The Chicago branch was started by Ben Reitman, and when he was out travelling by Irwin St. John Tucker and the Episcopal minister Michael C. Walsh. It graduated hundreds of hobos every year, 164 of them in 1926.

== Control of the IBWA ==
According to Anderson, the IBWA was largely controlled by J. E. How, at least before the First World War. Not formally, but because the organization was dependent on his financial support.
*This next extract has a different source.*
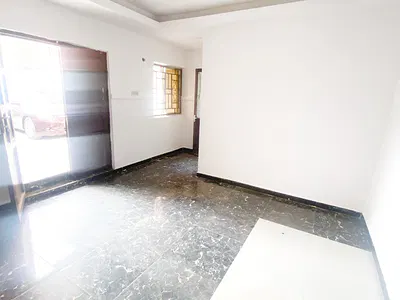 Luxury 3 Bedroom Flat — Magodo, Lagos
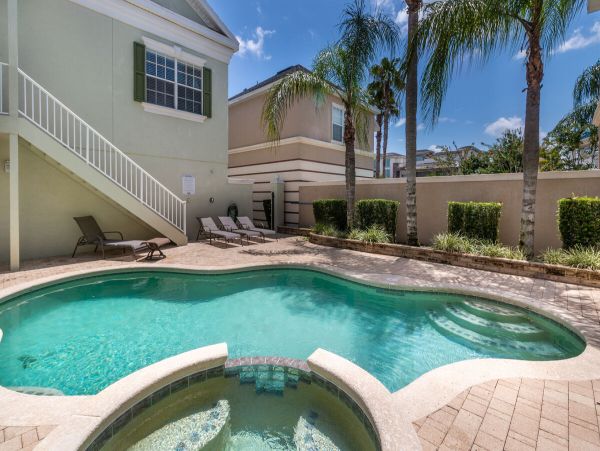 Orlando Home 974143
The IBWA was separate, but supporting, of the IWW. There were however failed attempts by IWW to take over IBWA. After the Big Pinch of government action against the IWW in 1917, the IBWA grew rapidly but was radicalized by in inflow of Wobblies (IWW people), attracting negative government attention. Radical members of the IBWA, also started the Migratory Workers Union in 1918 with financing by How who was otherwise a moderate, but it was largely defunct by 1922. Conflict between the two factions continued, and Hobo World was created as a more radical rival of Hobo News. While Hobo World was published more irregularly, the two competed to be the genuine voice of hobo culture.